Irish Turkey
Jetzt geht es wieder um Kopf und Kragen: Das Festessen am ersten Weihnachtsag markiert den Höhepunkt im kulinarischen Kalender Irlands. An diesem Tag werden die größten Mengen Nahrung verspeist, an diesem Tag schlemmen fast alle Irinnen und Iren deutlich über die Sättigungsgrenze hinaus. Schon die Größe des Tieres, das an Weihnachten in einem typischen irischen Ofen brutzelt, weist auf eine rechte Völlerei hin: Es ist das Truthuhn, oder der Truthahn. Serviert wird der bis zu zehn Kilogramm schwere Braten mit Schinken, Kartoffeln und Gemüse, bevorzugt mit Rosenkohl.

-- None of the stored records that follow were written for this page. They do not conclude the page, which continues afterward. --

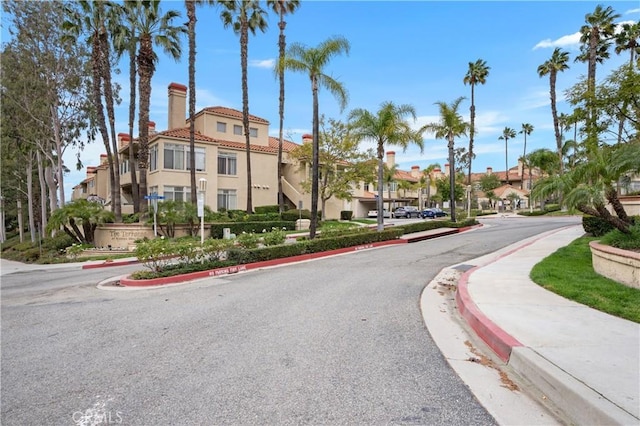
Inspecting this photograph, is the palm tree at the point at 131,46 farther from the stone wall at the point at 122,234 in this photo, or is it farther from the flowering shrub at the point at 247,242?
the flowering shrub at the point at 247,242

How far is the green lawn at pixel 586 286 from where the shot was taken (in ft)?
19.3

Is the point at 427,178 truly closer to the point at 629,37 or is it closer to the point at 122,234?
Answer: the point at 629,37

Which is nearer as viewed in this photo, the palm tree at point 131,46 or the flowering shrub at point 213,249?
the flowering shrub at point 213,249

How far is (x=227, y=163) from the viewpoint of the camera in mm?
30906

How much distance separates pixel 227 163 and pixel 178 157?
4.34 metres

Jetzt hängen sie wieder — kopfüber und durchaus kopflos — beim Metzger und beim Bauern: Die Türkischen Hühner (Turkeys), die ursprünglich vom amerikanischen Kontinent kommen, von den Indianern domestiziert und von den Spaniern nach Europa gebracht wurden.  Doch viele Turkeys, die nun ihrer Endbestimung entgegen hängen, brandmarkt die irische Farmer-Lobby nun als Türken in Anführungszeichen, als “Fälschungen.”

Gemäß irischer Weltanschauung ist nur ein irischer Truthahn ein echter Weihnachts-Truthahn. Preis- und Wettbewerbsdruck haben allerdings in den letzten Jahren unerkannt und ungekennzeichnet, dafür aber massenhaft ausländische Puten und Puter in Irlands Metzgereien auftauchen lassen. Im vergangenen Jahr verdrückten Paddy und Mary zu X-mas eine Viertelmillion Truthähne. Jeder vierte Festtagsbraten soll dabei preisbewusst aus Italien importiert worden sein. Auch in diesem Jahr, so schätzt die Branche, werden um die 750.000 Riesenhühner in Irlands Öfen landen, ein beachtlicher Teil davon wieder aus dem Land von Berlusconi und Trappatoni. Die noch etwa 140 irischen Truthahn-Farmer sehen derweil ungewissen Zeiten entgegen.

Vor acht oder zehn Jahren, als der Keltentiger noch röhrte, ließen über 1,2 Millionen Truthähne auf der Insel zu Weihnachten ihr Leben. So gesehen hat die anhaltend tiefe Rezession im Land eine tierfreundliche, lebensrettende Seite.

Warum ausgerechnet der Truthahn, das typisch amerikanische Opfer-Geflügel, neben dem Lachs das kulinarische Weihnachten auf der Insel prägt? Es muss ein von den amerikanischen Verwandten eingeschleppter Brauch sein. Ältere Iren erinnern sich noch gut an bescheidenere Zeiten und weniger üppige Festmenüs: Damals, als das Wort Keltentiger noch nicht geprägt war, aß man in irland zu Weihnachten traditionell eine Ente oder eine Gans.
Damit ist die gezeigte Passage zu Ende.